存在payload的场合,会接着根据pid类型判断包的类型,有PAT,PMT,PES,以及resolved。
if (adaption_field_control == SrsTsAdaptationFieldTypePayloadOnly || adaption_field_control == SrsTsAdaptationFieldTypeBoth)下面是pid类型定义的枚举
enum SrsTsPid
{
// Program Association Table(see Table 2-25).
SrsTsPidPAT = 0x00,
// Conditional Access Table (see Table 2-27).
SrsTsPidCAT = 0x01,
// Transport Stream Description Table
SrsTsPidTSDT = 0x02,
// Reserved
SrsTsPidReservedStart = 0x03,
SrsTsPidReservedEnd = 0x0f,
// May be assigned as network_PID, Program_map_PID, elementary_PID, or for other purposes
SrsTsPidAppStart = 0x10,
SrsTsPidappend = 0x1ffe,
// null packets (see Table 2-3)
SrsTsPidNULL = 0x01FFF,
};PID program id
节目标示符,一个13位的无符号整数。作用如下表描述。
3.PAT包的处理,PAT包的pid为0x00
PAT表中定义的字段说明如下
unsigned table_id : 8; //固定为0x00 ,标志是该表是PAT
unsigned section_syntax_indicator : 1; //段语法标志位,固定为1
unsigned zero : 1; //0
unsigned reserved_1 : 2; // 保留位
unsigned section_length : 12; //表示这个字节后面有用的字节数,包括CRC32
unsigned transport_stream_id : 16; //该传输流的ID,区别于一个网络中其它多路复用的流
unsigned reserved_2 : 2;// 保留位
unsigned version_number : 5; //范围0-31,表示PAT的版本号
unsigned current_next_indicator : 1; //发送的PAT是当前有效还是下一个PAT有效
unsigned section_number : 8; //分段的号码。PAT可能分为多段传输,第一段为00,以后每个分段加1,最多可能有256个分段
unsigned last_section_number : 8; //最后一个分段的号码
std::vector<TS_PAT_Program> program;
unsigned reserved_3 : 3; // 保留位
unsigned network_PID : 13; //网络信息表(NIT)的PID,节目号为0时对应的PID为network_PID
unsigned CRC_32 : 32; //CRC32校验码
解析PAT包对应的类为SrsTsPayloadPAT,该类继承自SrsTsPayloadPSI
class SrsTsPayloadPAT : public SrsTsPayloadPSI
{
public:
// 2B
/**
* This is a 16-bit field which serves as a label to identify this Transport Stream from any other
* multiplex within a network. Its value is defined by the user.
*/
uint16_t transport_stream_id; //16bits
// 1B
/**
* reverved value, must be '1'
*/
int8_t const3_value; //2bits
/**
* This 5-bit field is the version number of the whole Program Association Table. The version number
* shall be incremented by 1 modulo 32 whenever the definition of the Program Association Table changes. When the
* current_next_indicator is set to '1', then the version_number shall be that of the currently applicable Program Association
* Table. When the current_next_indicator is set to '0', then the version_number shall be that of the next applicable Program
* Association Table.

■ 练习数据

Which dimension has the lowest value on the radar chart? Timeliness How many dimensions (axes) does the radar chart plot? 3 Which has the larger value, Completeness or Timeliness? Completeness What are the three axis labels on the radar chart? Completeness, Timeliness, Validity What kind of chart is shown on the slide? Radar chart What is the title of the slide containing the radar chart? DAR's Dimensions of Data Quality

■ 任务说明
把上面讲 TS 流 PAT 包解析的那段文字续写下去，从它停下的地方接着写。

■ 结果
*/
int8_t version_number; //5bits
/**
* A 1-bit indicator, which when set to '1' indicates that the Program Association Table sent is
* currently applicable. When the bit is set to '0', it indicates that the table sent is not yet applicable and shall be the next
* table to become valid.
*/
int8_t current_next_indicator; //1bit
// 1B
/**
* This 8-bit field gives the number of this section. The section_number of the first section in the
* Program Association Table shall be 0x00. It shall be incremented by 1 with each additional section in the Program
* Association Table.
*/
uint8_t section_number; //8bits
// 1B
/**
* This 8-bit field specifies the number of the last section (that is, the section with the highest
* section_number) of the complete Program Association Table.
*/
uint8_t last_section_number; //8bits
// multiple 4B program data.
std::vector<SrsTsPayloadPATProgram*> programs;
......
}由于PAT表和PMT表的读取过程存在相同的处理,相同的部分被封装到基类SrsTsPayloadPSI的decode函数中;基类SrsTsPayloadPSI中有纯虚函数psi_decode,不同的部分在子类的psi_decode中去实现。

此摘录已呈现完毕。